• [Short task] From the line containing "Across boy in" through the last line of the material, copy every line exactly, both ends inclusive; do not copy pictures.

• [The input]
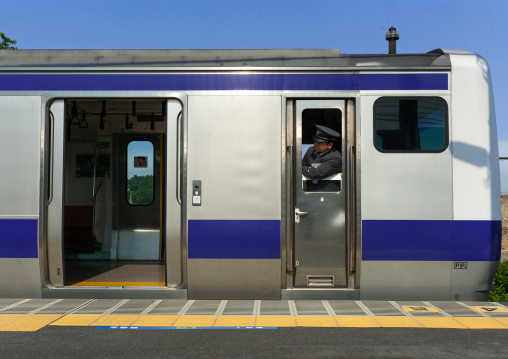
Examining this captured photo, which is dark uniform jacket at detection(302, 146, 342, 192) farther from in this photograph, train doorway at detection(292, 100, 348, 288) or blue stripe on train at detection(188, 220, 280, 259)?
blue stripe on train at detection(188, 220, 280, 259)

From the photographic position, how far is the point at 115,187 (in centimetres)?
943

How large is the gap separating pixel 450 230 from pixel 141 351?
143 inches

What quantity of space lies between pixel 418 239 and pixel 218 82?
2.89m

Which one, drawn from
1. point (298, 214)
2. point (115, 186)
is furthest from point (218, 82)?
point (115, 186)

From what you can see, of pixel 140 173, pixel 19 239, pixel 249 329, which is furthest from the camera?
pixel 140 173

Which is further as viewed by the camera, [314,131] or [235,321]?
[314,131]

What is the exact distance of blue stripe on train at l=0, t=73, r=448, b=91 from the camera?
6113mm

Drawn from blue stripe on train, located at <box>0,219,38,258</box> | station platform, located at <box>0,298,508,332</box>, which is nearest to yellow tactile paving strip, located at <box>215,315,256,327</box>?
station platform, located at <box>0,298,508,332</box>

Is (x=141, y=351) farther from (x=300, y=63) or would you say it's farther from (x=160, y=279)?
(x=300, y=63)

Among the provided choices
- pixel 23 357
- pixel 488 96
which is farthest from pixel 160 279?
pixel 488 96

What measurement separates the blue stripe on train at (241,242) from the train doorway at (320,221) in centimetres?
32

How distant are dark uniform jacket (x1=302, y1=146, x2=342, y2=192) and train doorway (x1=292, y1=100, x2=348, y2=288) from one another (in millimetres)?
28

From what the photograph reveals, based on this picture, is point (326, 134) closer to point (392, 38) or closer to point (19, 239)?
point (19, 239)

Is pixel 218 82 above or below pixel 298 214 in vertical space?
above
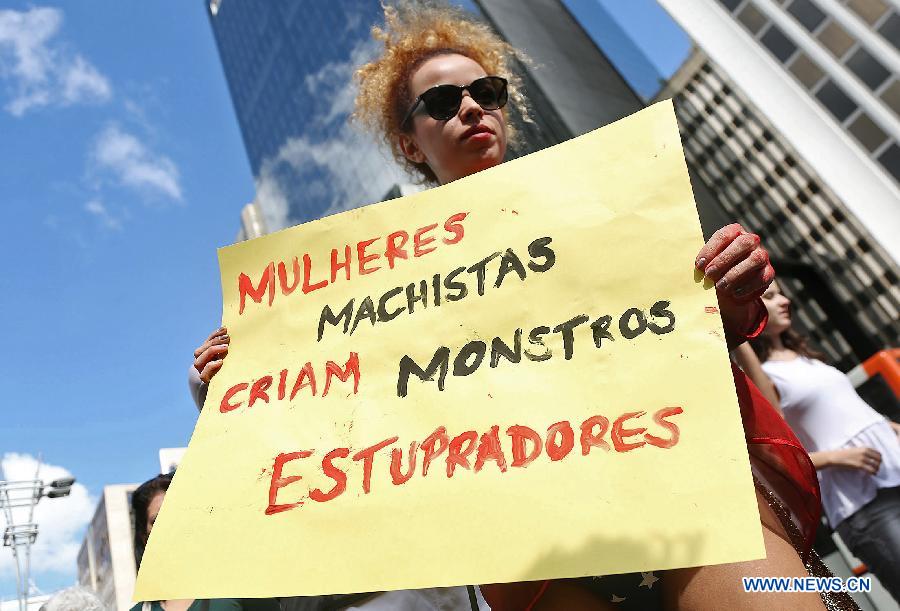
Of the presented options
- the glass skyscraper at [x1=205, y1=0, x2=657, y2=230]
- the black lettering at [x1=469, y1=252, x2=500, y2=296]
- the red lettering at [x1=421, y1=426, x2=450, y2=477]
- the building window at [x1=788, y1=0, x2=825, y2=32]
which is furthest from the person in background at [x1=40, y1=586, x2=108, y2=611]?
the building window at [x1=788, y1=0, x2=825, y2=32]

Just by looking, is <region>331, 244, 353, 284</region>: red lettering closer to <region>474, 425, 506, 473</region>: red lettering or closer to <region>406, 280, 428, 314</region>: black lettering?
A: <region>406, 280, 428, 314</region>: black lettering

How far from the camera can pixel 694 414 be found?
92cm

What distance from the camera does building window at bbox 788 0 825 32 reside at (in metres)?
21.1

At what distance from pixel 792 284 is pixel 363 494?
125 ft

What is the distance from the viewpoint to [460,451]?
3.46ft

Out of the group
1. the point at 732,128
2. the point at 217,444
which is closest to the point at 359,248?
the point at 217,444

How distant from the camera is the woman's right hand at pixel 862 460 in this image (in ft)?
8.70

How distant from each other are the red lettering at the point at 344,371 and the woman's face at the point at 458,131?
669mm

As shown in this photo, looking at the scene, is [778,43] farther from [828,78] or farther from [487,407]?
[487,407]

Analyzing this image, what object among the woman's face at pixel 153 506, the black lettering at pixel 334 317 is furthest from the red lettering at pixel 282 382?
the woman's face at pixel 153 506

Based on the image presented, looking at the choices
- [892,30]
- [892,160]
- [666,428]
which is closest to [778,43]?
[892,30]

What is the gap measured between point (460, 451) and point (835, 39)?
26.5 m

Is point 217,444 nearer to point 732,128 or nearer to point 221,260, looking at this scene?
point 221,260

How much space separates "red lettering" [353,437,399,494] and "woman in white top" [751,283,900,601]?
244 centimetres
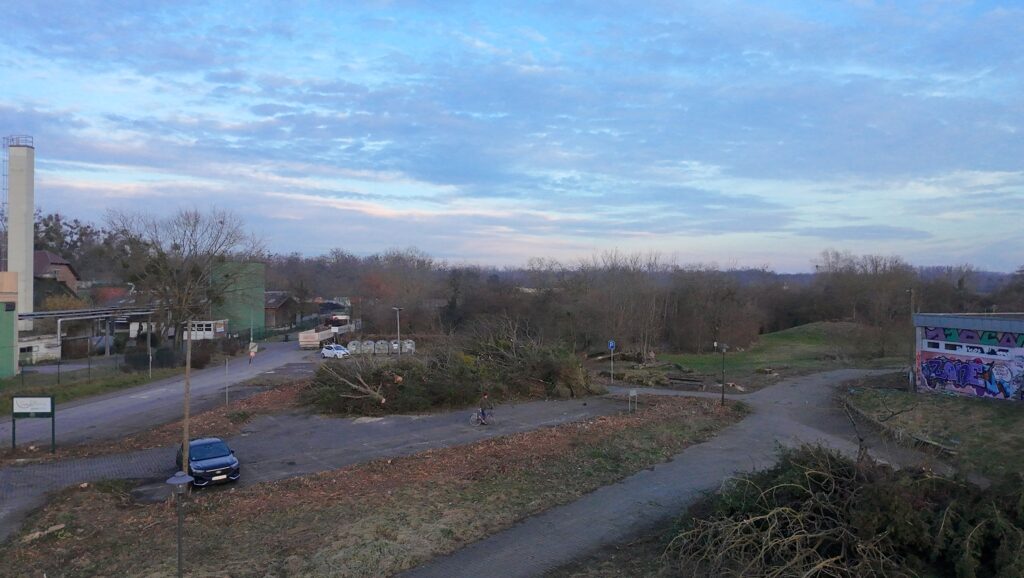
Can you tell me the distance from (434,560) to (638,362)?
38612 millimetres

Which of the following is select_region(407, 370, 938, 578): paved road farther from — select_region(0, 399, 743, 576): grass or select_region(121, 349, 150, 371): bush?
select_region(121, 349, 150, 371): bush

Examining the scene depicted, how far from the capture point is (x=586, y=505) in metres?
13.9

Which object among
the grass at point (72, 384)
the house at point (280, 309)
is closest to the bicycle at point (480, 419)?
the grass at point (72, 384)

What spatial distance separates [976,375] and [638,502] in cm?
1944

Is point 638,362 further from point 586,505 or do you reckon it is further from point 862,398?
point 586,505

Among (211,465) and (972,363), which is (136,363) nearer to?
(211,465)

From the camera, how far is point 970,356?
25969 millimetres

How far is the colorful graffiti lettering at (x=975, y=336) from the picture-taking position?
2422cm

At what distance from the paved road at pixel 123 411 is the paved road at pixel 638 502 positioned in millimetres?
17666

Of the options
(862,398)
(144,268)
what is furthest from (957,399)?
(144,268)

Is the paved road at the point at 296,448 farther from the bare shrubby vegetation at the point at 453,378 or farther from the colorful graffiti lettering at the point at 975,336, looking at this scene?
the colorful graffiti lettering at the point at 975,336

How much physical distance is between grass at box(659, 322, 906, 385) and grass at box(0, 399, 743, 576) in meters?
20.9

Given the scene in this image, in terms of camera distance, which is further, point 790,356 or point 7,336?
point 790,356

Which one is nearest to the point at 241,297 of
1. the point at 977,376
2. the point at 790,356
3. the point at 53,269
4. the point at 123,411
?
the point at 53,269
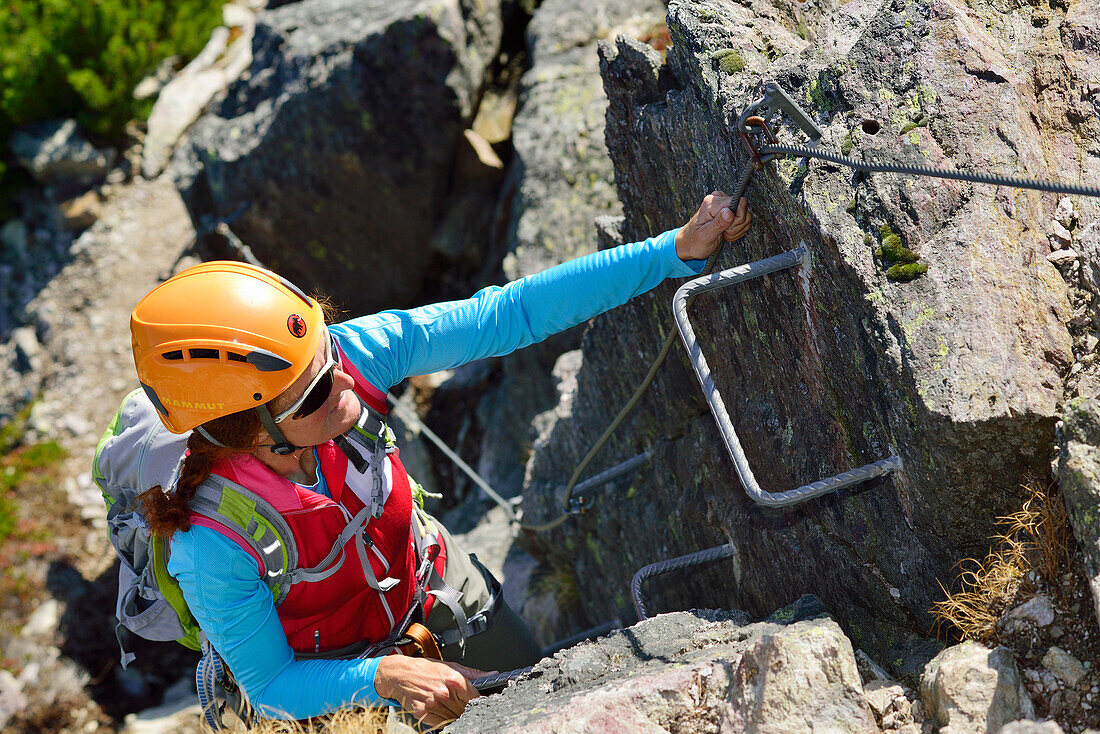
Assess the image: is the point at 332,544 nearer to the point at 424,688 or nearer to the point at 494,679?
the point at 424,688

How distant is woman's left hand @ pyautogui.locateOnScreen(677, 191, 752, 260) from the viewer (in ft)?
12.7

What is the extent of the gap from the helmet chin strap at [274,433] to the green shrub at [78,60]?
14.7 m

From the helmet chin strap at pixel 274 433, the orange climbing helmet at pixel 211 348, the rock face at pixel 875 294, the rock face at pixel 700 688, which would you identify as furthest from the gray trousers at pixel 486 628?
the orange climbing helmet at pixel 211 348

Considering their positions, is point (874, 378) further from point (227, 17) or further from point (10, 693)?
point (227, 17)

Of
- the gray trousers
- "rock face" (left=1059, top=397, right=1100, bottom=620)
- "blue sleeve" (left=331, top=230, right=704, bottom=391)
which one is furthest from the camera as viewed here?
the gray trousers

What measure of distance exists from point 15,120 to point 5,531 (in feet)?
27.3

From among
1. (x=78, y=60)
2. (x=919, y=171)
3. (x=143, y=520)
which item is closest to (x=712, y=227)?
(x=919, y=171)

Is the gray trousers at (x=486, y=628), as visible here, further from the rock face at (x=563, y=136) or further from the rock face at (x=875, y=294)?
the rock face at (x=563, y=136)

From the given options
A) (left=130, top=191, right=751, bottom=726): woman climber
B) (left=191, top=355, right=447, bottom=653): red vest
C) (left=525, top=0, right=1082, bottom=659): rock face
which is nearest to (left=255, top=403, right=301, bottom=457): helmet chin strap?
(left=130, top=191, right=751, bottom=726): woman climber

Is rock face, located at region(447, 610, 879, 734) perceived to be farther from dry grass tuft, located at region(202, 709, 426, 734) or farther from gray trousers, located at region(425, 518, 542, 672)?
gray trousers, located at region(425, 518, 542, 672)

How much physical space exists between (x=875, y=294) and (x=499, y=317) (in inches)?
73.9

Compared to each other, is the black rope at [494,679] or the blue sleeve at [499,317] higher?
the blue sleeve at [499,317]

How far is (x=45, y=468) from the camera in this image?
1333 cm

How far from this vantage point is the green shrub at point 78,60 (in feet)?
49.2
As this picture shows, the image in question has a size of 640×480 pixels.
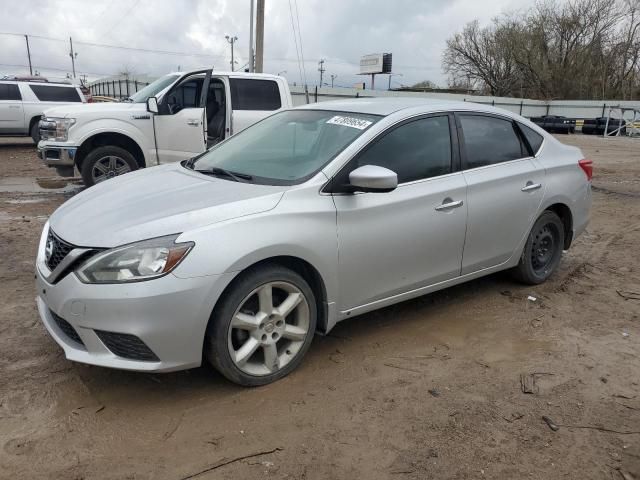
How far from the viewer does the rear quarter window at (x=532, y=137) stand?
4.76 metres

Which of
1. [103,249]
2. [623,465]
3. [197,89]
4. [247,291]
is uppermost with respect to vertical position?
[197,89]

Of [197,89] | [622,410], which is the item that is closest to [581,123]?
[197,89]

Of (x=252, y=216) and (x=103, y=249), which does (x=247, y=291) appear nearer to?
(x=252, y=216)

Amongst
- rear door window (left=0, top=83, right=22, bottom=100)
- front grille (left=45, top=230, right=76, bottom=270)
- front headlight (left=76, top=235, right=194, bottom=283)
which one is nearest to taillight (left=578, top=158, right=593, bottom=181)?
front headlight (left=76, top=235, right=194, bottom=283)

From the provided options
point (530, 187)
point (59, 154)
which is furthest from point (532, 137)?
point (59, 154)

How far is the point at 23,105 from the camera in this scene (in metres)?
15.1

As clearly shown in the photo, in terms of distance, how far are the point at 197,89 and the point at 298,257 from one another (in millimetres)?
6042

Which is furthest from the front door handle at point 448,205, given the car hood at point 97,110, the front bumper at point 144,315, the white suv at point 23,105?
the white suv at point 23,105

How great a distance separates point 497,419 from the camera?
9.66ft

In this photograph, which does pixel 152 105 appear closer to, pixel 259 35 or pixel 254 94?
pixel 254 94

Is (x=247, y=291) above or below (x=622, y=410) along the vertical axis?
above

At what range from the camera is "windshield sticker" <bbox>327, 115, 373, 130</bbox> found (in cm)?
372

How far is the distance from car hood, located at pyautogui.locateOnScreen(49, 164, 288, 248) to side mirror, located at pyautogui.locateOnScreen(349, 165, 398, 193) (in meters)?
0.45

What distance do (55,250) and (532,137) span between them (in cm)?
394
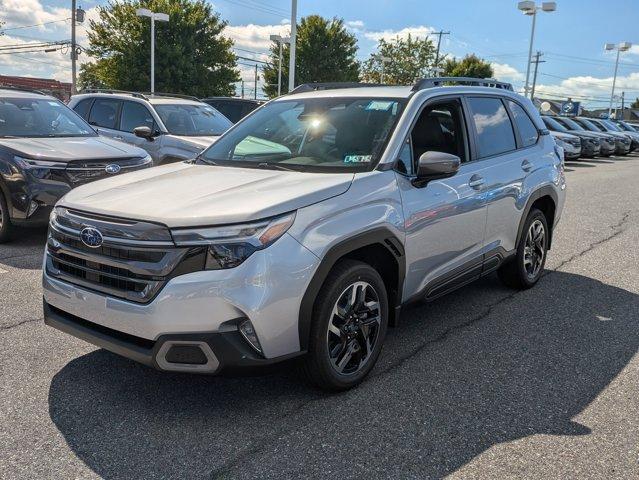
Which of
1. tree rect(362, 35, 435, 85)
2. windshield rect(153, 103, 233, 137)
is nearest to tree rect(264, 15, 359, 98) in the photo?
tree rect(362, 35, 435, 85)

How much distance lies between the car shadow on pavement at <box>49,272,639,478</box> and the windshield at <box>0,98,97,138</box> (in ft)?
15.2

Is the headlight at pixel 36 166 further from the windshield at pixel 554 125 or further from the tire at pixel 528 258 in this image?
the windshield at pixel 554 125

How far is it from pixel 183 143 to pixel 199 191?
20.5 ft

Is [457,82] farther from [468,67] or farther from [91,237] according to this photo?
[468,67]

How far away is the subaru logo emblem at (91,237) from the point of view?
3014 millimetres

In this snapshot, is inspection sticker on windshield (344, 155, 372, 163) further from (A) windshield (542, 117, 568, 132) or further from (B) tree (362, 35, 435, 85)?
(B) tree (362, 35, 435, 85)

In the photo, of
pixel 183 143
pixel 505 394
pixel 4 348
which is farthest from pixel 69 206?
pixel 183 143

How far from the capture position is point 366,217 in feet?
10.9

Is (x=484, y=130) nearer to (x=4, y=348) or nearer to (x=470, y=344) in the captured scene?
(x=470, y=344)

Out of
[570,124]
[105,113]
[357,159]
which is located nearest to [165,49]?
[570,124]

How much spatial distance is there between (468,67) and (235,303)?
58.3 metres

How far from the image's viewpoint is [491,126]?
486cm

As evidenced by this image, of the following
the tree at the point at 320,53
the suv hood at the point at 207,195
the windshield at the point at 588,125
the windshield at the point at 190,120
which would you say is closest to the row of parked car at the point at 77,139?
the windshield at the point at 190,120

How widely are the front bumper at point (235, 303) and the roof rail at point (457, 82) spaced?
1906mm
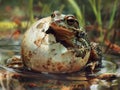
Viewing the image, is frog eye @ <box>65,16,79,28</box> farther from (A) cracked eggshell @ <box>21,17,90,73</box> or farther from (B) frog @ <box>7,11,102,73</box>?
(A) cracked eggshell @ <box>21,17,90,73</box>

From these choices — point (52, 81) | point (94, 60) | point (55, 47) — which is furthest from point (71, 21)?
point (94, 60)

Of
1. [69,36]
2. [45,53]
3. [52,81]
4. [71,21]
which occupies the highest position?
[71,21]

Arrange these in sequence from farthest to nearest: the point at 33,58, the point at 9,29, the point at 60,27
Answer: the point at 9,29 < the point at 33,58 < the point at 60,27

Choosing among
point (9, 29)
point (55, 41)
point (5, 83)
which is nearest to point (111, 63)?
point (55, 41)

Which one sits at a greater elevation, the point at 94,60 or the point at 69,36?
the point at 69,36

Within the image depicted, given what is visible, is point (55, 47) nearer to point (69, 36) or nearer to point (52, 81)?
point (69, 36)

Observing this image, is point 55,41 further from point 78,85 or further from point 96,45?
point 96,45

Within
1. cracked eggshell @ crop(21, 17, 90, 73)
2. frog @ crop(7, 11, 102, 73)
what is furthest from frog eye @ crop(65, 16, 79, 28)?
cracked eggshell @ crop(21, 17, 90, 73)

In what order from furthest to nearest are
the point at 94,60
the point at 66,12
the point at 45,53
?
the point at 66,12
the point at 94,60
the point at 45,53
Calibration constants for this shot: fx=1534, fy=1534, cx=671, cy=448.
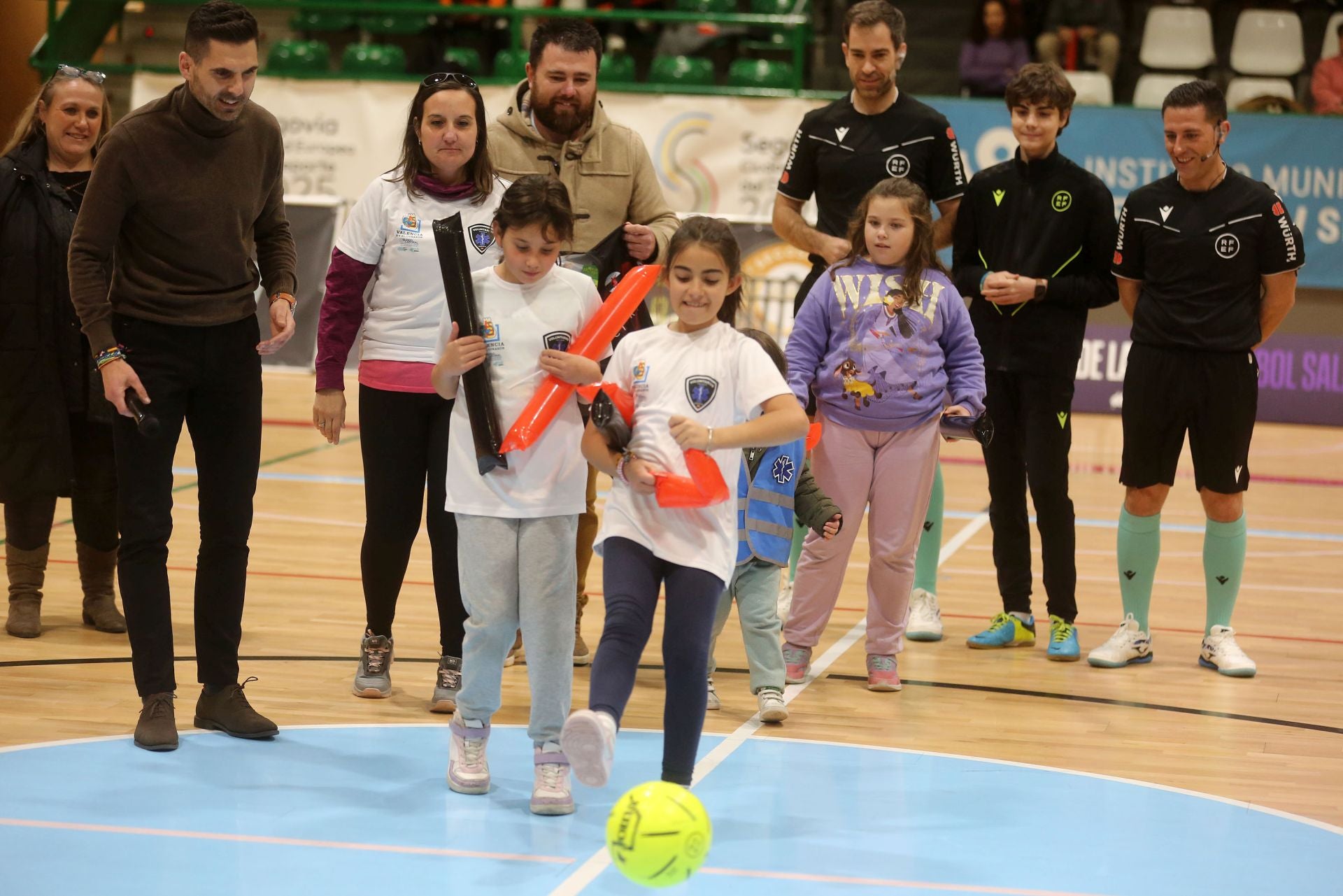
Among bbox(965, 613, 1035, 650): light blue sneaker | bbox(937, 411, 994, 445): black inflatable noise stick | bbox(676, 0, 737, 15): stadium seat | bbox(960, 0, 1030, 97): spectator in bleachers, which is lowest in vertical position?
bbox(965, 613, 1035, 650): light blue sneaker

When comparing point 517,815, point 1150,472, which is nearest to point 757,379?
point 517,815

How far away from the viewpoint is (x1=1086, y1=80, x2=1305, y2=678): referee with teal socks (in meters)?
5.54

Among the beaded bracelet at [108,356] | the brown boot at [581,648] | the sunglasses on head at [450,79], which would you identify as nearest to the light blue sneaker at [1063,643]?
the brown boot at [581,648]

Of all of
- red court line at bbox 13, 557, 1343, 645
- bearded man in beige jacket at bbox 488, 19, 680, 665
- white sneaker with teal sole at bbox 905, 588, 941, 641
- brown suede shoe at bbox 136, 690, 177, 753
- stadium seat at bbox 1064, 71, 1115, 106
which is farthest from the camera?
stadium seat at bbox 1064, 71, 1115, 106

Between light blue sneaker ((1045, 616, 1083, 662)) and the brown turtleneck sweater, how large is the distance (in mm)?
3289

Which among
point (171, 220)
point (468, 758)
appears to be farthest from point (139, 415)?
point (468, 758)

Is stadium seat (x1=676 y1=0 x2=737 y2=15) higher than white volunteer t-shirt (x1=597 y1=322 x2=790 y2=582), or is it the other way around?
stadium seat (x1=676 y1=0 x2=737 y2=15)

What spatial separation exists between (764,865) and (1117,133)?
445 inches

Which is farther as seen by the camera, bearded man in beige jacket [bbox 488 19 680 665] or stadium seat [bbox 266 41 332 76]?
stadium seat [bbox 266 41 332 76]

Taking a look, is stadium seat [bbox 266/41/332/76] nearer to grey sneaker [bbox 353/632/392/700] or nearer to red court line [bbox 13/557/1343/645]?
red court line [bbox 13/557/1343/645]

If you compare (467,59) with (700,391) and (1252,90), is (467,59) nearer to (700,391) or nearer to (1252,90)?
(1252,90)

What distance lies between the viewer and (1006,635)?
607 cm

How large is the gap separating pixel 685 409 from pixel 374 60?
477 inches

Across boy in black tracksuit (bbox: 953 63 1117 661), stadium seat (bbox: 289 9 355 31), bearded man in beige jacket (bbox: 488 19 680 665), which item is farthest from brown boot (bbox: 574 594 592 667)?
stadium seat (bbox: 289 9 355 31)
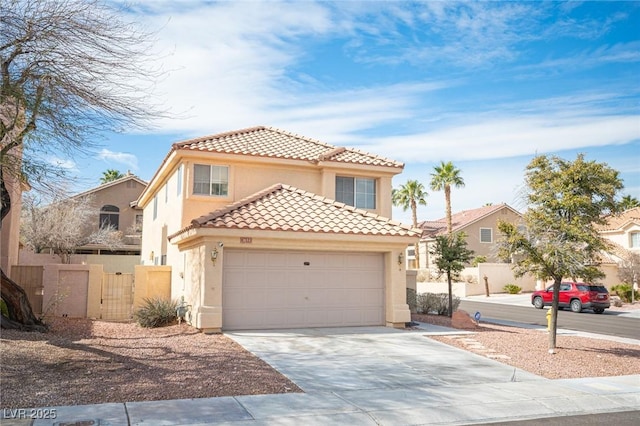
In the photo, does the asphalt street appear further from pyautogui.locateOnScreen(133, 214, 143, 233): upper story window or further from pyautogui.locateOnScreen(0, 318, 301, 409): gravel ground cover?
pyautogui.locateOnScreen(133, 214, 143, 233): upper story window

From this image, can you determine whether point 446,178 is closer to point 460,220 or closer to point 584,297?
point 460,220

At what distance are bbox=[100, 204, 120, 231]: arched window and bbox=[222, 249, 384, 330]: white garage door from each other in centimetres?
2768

• [Response to this exercise]
Across boy in black tracksuit (bbox: 953 63 1117 661), stadium seat (bbox: 289 9 355 31), bearded man in beige jacket (bbox: 488 19 680 665), which item is farthest from brown boot (bbox: 574 594 592 667)?
stadium seat (bbox: 289 9 355 31)
In the photo, does the asphalt street appear further from pyautogui.locateOnScreen(133, 214, 143, 233): upper story window or further from pyautogui.locateOnScreen(0, 318, 301, 409): gravel ground cover?
pyautogui.locateOnScreen(133, 214, 143, 233): upper story window

From this image, can you determine whether point 446,178 is closer to point 460,220 or closer to point 584,297?
point 460,220

At what distance are bbox=[100, 204, 120, 231]: arched window and bbox=[222, 249, 384, 330]: white garage door from each other in centimetres?
2768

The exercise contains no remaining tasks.